=== DATA FOR THIS EXERCISE ===

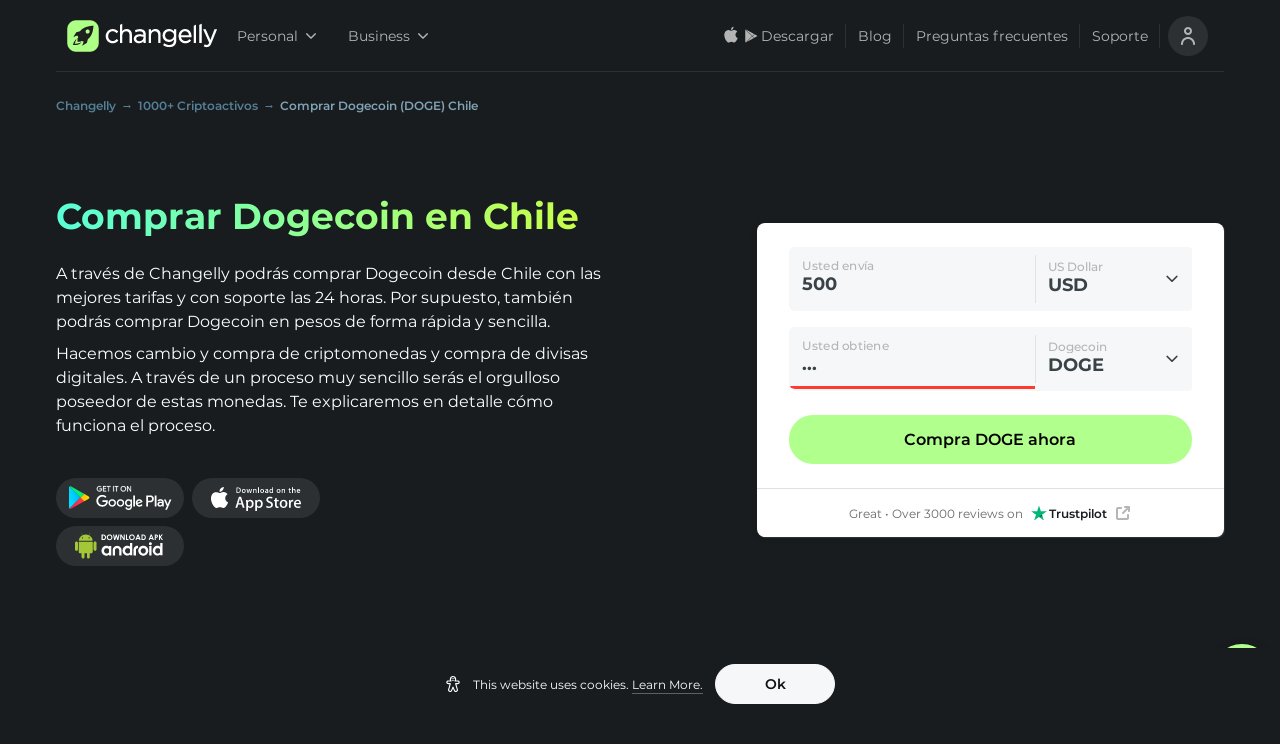

--- FILE ---
content_type: application/javascript; charset=UTF-8
request_url: https://changelly.com/_next/static/chunks/pages/buy/%5Bcrypto%5D/%5Bcountry%5D-f89c03bbe3733653.js
body_size: 508
content:
!function(){try{var e="undefined"!=typeof window?window:"undefined"!=typeof global?global:"undefined"!=typeof self?self:{},n=(new Error).stack;n&&(e._sentryDebugIds=e._sentryDebugIds||{},e._sentryDebugIds[n]="8ef95b4c-cee4-4c82-a0df-d88edea04ac6",e._sentryDebugIdIdentifier="sentry-dbid-8ef95b4c-cee4-4c82-a0df-d88edea04ac6")}catch(e){}}(),(self.webpackChunk_N_E=self.webpackChunk_N_E||[]).push([[9834],{1190:function(e,n,t){(window.__NEXT_P=window.__NEXT_P||[]).push(["/buy/[crypto]/[country]",function(){return t(5457)}])},5457:function(e,n,t){"use strict";t.r(n),t.d(n,{__N_SSG:function(){return a}});var r=t(85893),c=(t(67294),t(55052)),o=t(74648);function u(e,n,t){return n in e?Object.defineProperty(e,n,{value:t,enumerable:!0,configurable:!0,writable:!0}):e[n]=t,e}var a=!0;n.default=function(e){var n=e.breadcrumbsData,t=e.location,a=(0,o.Z)(),f="object"===typeof n&&"fullName"in n?[{path:"/",content:"Changelly"},{path:"/supported-currencies",content:a("seo-page.breadcrumb.crypto-assets",{count:"1000"})},{path:t.pathName,content:a("seo-page.breadcrumb.buy-in-country",n)}]:[];return(0,r.jsx)(c.Z,function(e){for(var n=1;n<arguments.length;n++){var t=null!=arguments[n]?arguments[n]:{},r=Object.keys(t);"function"===typeof Object.getOwnPropertySymbols&&(r=r.concat(Object.getOwnPropertySymbols(t).filter((function(e){return Object.getOwnPropertyDescriptor(t,e).enumerable})))),r.forEach((function(n){u(e,n,t[n])}))}return e}({},e,{crumbs:f}))}}},function(e){e.O(0,[7837,1041,6066,9661,8743,3468,5424,37,9779,1104,5121,3767,4238,2590,394,5052,9774,2888,179],(function(){return n=1190,e(e.s=n);var n}));var n=e.O();_N_E=n}]);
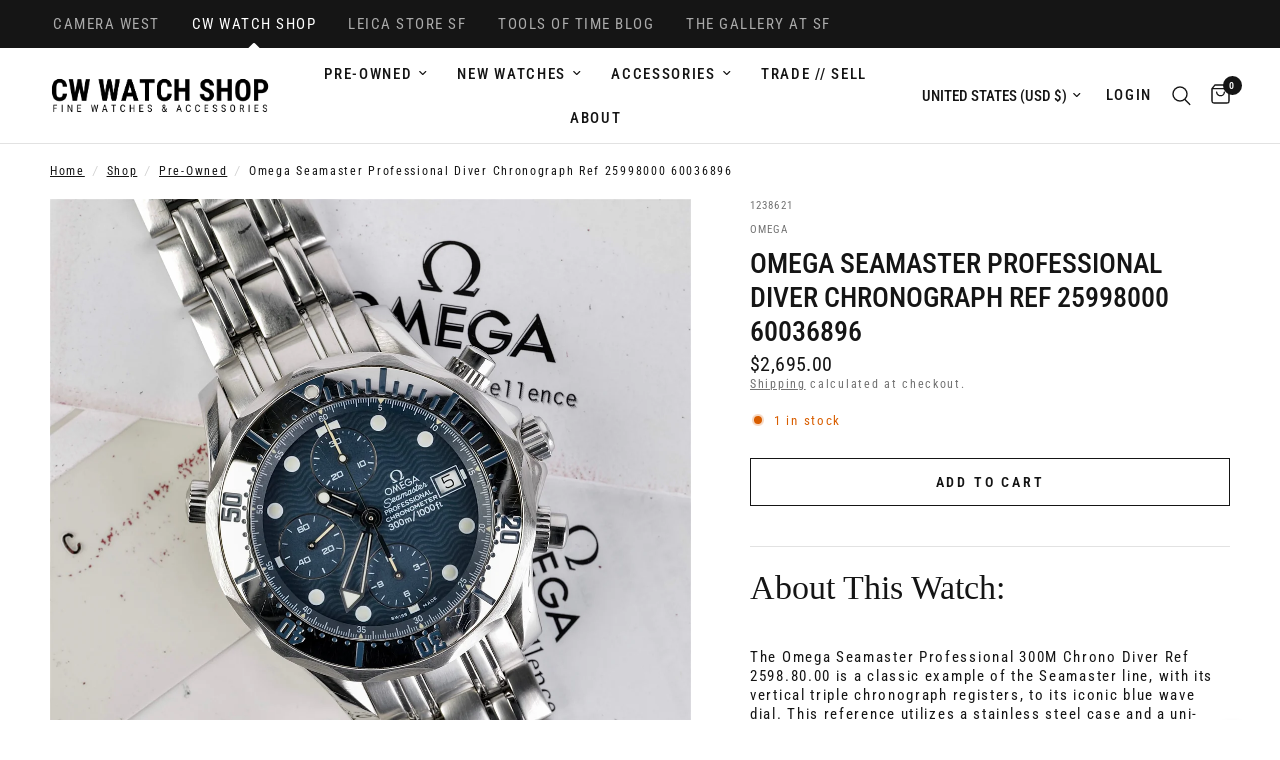

--- FILE ---
content_type: text/css
request_url: https://www.cwwatchshop.com/cdn/shop/t/17/assets/prc-site-switcher.css?v=137737752459801474621755113870
body_size: -367
content:
.prc-site-switcher{z-index:53}.multi-site-nav{background:#151515;font-family:Roboto Condensed,sans-serif;font-size:15px}.multi-site-nav ul{display:grid;grid-auto-columns:max-content;grid-auto-flow:column;justify-items:start;align-items:center;grid-gap:1rem;list-style:none;margin:0;padding:0 45px;overflow-x:auto;-ms-overflow-style:none;scrollbar-width:none}.multi-site-nav ul::-webkit-scrollbar{display:none}.multi-site-nav li a{display:grid;grid-template-columns:1fr;grid-template-rows:auto 0;justify-items:center;color:#aaa;text-decoration:none;padding:.75rem .5rem;transition:color .2s ease-in-out;overflow:hidden;letter-spacing:.1em;text-transform:uppercase}.multi-site-nav li.active a,.multi-site-nav li a:hover{color:#fff}.multi-site-nav li svg{width:1.25rem;height:1.25rem;margin-top:2px;fill:#fff}.multi-site-nav li i{display:none}.multi-site-nav li.active i{display:block}
/*# sourceMappingURL=/cdn/shop/t/17/assets/prc-site-switcher.css.map?v=137737752459801474621755113870 */


--- FILE ---
content_type: text/javascript
request_url: https://www.cwwatchshop.com/cdn/shop/t/17/assets/social-share.js?v=89338073072048548091755113854
body_size: -524
content:
if(!customElements.get("social-share")){class SocialShare extends HTMLElement{constructor(){super()}connectedCallback(){this.links=document.querySelectorAll(".social:not(.clipboard):not(.whatsapp)"),this.setupEventListeners()}setupEventListeners(){this.links.forEach(link=>{link.addEventListener("click",event=>{let left=screen.width/2-320,top=screen.height/2-440/2-100;window.open(link.getAttribute("href"),"mywin","left="+left+",top="+top+",width=640,height=440,toolbar=0"),event.preventDefault()})})}}customElements.define("social-share",SocialShare)}
//# sourceMappingURL=/cdn/shop/t/17/assets/social-share.js.map?v=89338073072048548091755113854
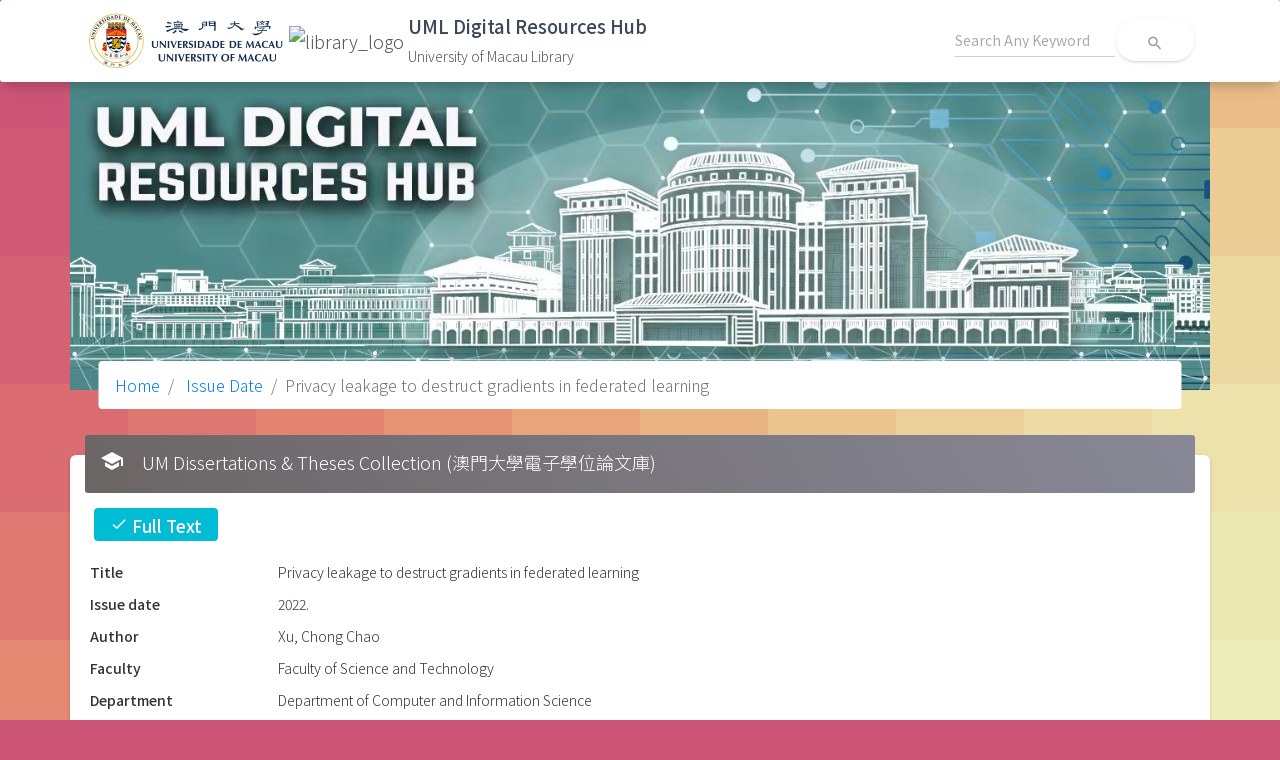

--- FILE ---
content_type: text/html; charset=UTF-8
request_url: http://libdigital.umac.mo/um-theses/show/991010188067206306?from=issue_date
body_size: 2821
content:
<!DOCTYPE html>
<html lang="en">

<head>
  <meta charset="utf-8">
  <meta content="width=device-width, initial-scale=1.0, maximum-scale=1.0, user-scalable=0" name="viewport" />
  <meta http-equiv="X-UA-Compatible" content="IE=edge,chrome=1" />
  <meta name="robots" content="noindex">


  <!-- CSRF Token -->
  <meta name="csrf-token" content="gI57z73Qj84G5uJrZ3opfyaPA9kESWaljPTQvPDK">
   <title>University of Macau Library | UML Digital Resources Hub</title>

  <!-- Fonts -->
  <!-- <link href="https://fonts.googleapis.com/css?family=Nunito" rel="stylesheet"> -->
  <link rel="preconnect" href="https://fonts.googleapis.com">
  <link rel="preconnect" href="https://fonts.gstatic.com" crossorigin>
  <link rel="stylesheet" type="text/css" href="https://fonts.googleapis.com/css?family=Roboto:300,400,500,700|Roboto+Slab:400,700|Noto+Sans+TC|Material+Icons" />
   <link href="https://fonts.googleapis.com/css2?family=Noto+Sans+SC:wght@100;300;400;500;700;900&family=Noto+Sans+TC:wght@300;400;500;700;900&display=swap" rel="stylesheet">
  <!-- Styles -->
  <link href="http://libdigital.umac.mo/css/normalize.css" rel="stylesheet">
  <link href="http://libdigital.umac.mo/css/material-dashboard.min.css?v=2.1.2" rel="stylesheet">
  <link href="/css/app.css?id=25ee14b7c290a7d950482ec783b53737" rel="stylesheet">

  <!--  icons     -->

            <!-- Google tag (gtag.js) -->
    <script async src="https://www.googletagmanager.com/gtag/js?id=G-81VP5816WT"></script>
    <script>
        window.dataLayer = window.dataLayer || [];
        function gtag(){dataLayer.push(arguments);}
        gtag('js', new Date());

        gtag('config', 'G-81VP5816WT');
    </script>
</head>

<body>

<nav class="navbar sticky-top bg-white">
    <div class="container">
        <div class="d-flex flex-wrap justify-content-start align-items-center w-100">
            <a class="navbar-brand my-1 d-flex justify-content-start" href="https://www.um.edu.mo/">
                <img class="mr-1 um-logo" src="/images/UM-Logo_H-Black.png" alt="um_logo">
            </a>
            <a class="navbar-brand my-1 d-flex justify-content-start" href="https://library.um.edu.mo/">
                <img class="mr-1 um-logo object-fit-contain" src="https://library.um.edu.mo/images/UM/header/library_logo.png" alt="library_logo">
            </a>
            <a class="navbar-brand my-1 d-flex justify-content-start" href="/">
                <div class="app-title">
                    <span class="title">UML Digital Resources Hub</span>
                    <span class="org">University of Macau Library</span>
                </div>
            </a>
            <form class="form-inline ml-auto" action="http://libdigital.umac.mo/search/general">
                <div class="form-group bmd-form-group">
                    <input type="text" class="form-control main-search-input" name="q" placeholder="Search Any Keyword">
                </div>
                <button type="submit" class="btn btn-neutral btn-icon btn-round btn-white">
                    <i class="material-icons">search</i>
                </button>
            </form>
        </div>
    </div>
</nav>

  <main class="">
    <div class="container">
      <div class="row justify-content-center">
        <div class="banner-container">
                    <img class="img-fluid" src="/images/banner.jpg?v=0.2">
          
                    
          <nav aria-label="breadcrumb" role="navigation" class="breadcrumb-panel">
            <ol class="breadcrumb">
              <li class="breadcrumb-item"><a href="http://libdigital.umac.mo/home">Home</a></li>



































                
                    <li class="breadcrumb-item"><a href="http://libdigital.umac.mo/um-theses/list/by-issue-date"> Issue Date</a></li>            <li class="breadcrumb-item active" aria-current="page">Privacy leakage to destruct gradients in federated learning </li>
                  </ol>
          </nav>
                  </div>

        <div class="card">
    <div class="card-header card-header-grey">
        <i class="material-icons mr-2">school</i>
        <h4 class="card-title">
            UM Dissertations &amp; Theses Collection (澳門大學電子學位論文庫)
        </h4>
    </div>
    <div class="card-body">

            

<dl class="row">









                          <div class="col-12 mb-1 ml-1">

                <span class="badge badge-info text-white pl-3 pr-3 pt-1 pb-1 h5">
                  <i class="material-icons md-18">check</i>
                  Full Text
                </span>
              </div>
            
    <dt class="col-sm-2">Title</dt>
  <dd class="col-sm-10">
    <p class="mb-0">
Privacy leakage to destruct gradients in federated learning 
</p>
  </dd>
  
  

  
  
    <dt class="col-sm-2">Issue date</dt>
  <dd class="col-sm-10">
    <p class="mb-0">
2022.
</p>
  </dd>
  
    <dt class="col-sm-2">Author</dt>
  <dd class="col-sm-10">
    <p class="mb-0">
Xu, Chong Chao
</p>
  </dd>
  
    <dt class="col-sm-2">Faculty</dt>
  <dd class="col-sm-10">
    Faculty of Science and Technology
  </dd>
  
            <dt class="col-sm-2">Department</dt>
        <dd class="col-sm-10">
            Department of Computer and Information Science
        </dd>
    
    <dt class="col-sm-2">Degree</dt>
  <dd class="col-sm-10">
    <p class="mb-0">
M.Sc.
</p>
  </dd>
  
    <dt class="col-sm-2">Subject</dt>
  <dd class="col-sm-10">
    <p class="mb-0">
Machine learning
</p><p class="mb-0">
Federated database systems
</p><p class="mb-0">
Image processing
</p>
  </dd>
  
    <dt class="col-sm-2">Supervisor</dt>
  <dd class="col-sm-10">
    <p class="mb-0">
Zhou, Jian Tao
</p>
    
    
    
  </dd>
  
    <dt class="col-sm-2">Files In This Item</dt>
  <dd class="col-sm-10">
    <p class="mb-0">
<a href="/um-theses/download/A8v%2B6%2B0HELoLLWYLUXLWFPcMlxGyHCzaQ7P29QBlI9Hbq3sOQiL7Qzhlo6zHmVm%2Bstj9VMfvniL%2FbQeNLCfIUn%2Fpfs9lv2xcEm5%2By1sddn3QGLo3wTqItzryU386HZyF" target="_blank">
  Full-text (Intranet only)
</a>
</p>
  </dd>
  

  <dt class="col-sm-2">Location</dt>
  <dd class="col-sm-10">
      1/F Zone C
  </dd>


        <dt class="col-sm-2">Library URL</dt>
      <dd class="col-sm-10">
          <a href="https://umlibrary.primo.exlibrisgroup.com/permalink/853UOM_INST/1g8mu8o/alma991010188067206306" target="_blank">
          991010188067206306
          </a>
      </dd>
  
                
</dl>

    </div>
</div>
      </div>
    </div>
  </main>

  <!-- <a href="#" id="toTopBtn" class="cd-top text-replace js-cd-top cd-top--is-visible cd-top--fade-out" data-abc="true"></a> -->

  <script src="/js/core/jquery.min.js"></script>
  <script src="/js/core/popper.min.js"></script>
  <script src="/js/core/bootstrap-material-design.min.js"></script>

  <script src="/js/plugins/perfect-scrollbar.jquery.min.js"></script>
  <script src="/js/material-dashboard.min.js?v=2.1.2"></script>

  <script src="/js/app.js?id=7c7653238a4cf0980f9041c64df536bc"></script>
  <script>
      document.addEventListener('contextmenu', event => {
          event.preventDefault();
      });
  </script>
  </body>

</html>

===

• **TASK ITEM**: Report the number of lines in the material above that include the string "sourceMappingURL". Nothing else belongs in the answer.

• **WRITTEN RESPONSE**: 2